**What this task involves:**
What is wanted is the line holding "content_type: text/html; charset=utf-8" and every later line through the end of the entries, set down exactly.

(Source texts of formatted documents)
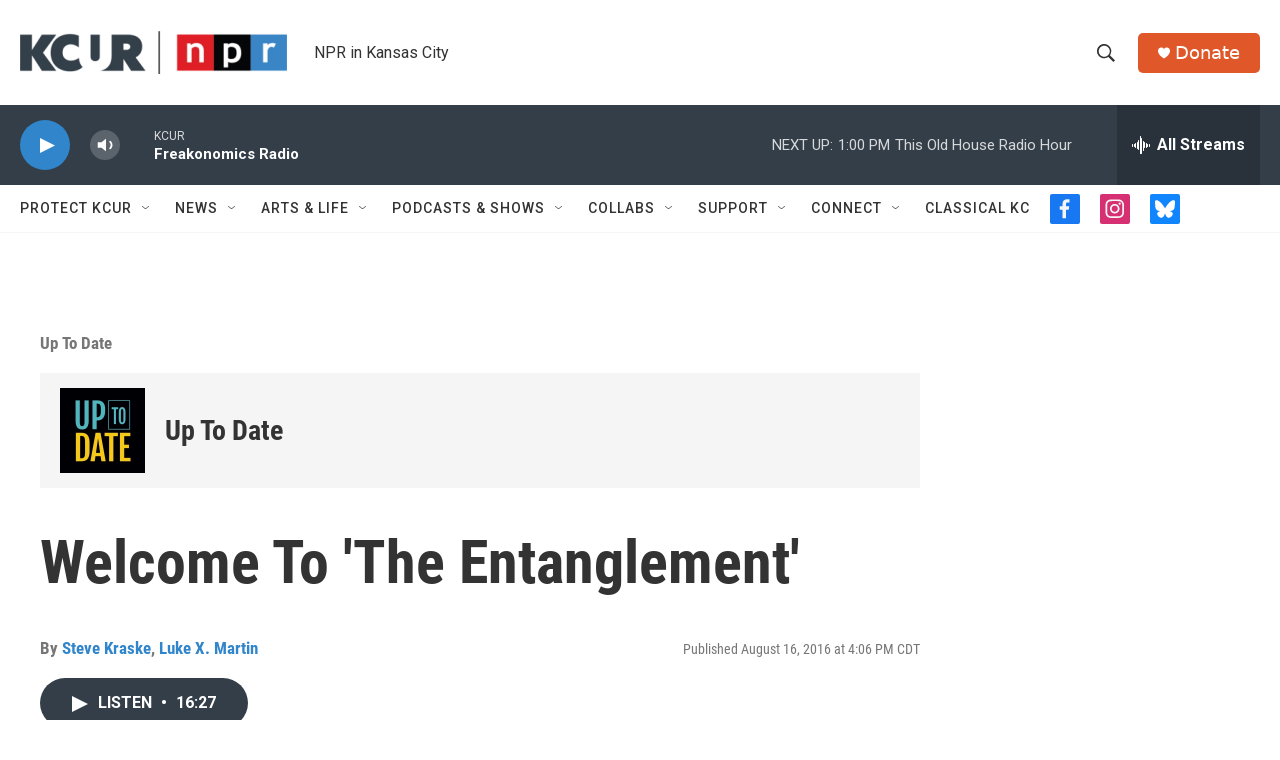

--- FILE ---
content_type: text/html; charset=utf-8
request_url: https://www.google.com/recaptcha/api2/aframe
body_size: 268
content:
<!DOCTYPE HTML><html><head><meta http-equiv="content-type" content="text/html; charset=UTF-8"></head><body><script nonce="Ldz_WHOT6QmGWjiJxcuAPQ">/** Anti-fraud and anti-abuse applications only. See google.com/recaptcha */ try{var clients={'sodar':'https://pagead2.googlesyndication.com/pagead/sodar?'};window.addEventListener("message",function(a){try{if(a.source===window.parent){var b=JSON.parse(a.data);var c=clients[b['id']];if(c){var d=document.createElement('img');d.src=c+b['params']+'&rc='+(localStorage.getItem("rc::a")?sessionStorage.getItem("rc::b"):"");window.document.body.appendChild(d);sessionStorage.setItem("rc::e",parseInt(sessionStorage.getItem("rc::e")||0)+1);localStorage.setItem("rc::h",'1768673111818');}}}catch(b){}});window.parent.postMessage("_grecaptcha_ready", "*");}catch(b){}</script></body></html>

**Result for this task:**
content_type: text/html; charset=utf-8
request_url: https://www.google.com/recaptcha/api2/aframe
body_size: 268
content:
<!DOCTYPE HTML><html><head><meta http-equiv="content-type" content="text/html; charset=UTF-8"></head><body><script nonce="Ldz_WHOT6QmGWjiJxcuAPQ">/** Anti-fraud and anti-abuse applications only. See google.com/recaptcha */ try{var clients={'sodar':'https://pagead2.googlesyndication.com/pagead/sodar?'};window.addEventListener("message",function(a){try{if(a.source===window.parent){var b=JSON.parse(a.data);var c=clients[b['id']];if(c){var d=document.createElement('img');d.src=c+b['params']+'&rc='+(localStorage.getItem("rc::a")?sessionStorage.getItem("rc::b"):"");window.document.body.appendChild(d);sessionStorage.setItem("rc::e",parseInt(sessionStorage.getItem("rc::e")||0)+1);localStorage.setItem("rc::h",'1768673111818');}}}catch(b){}});window.parent.postMessage("_grecaptcha_ready", "*");}catch(b){}</script></body></html>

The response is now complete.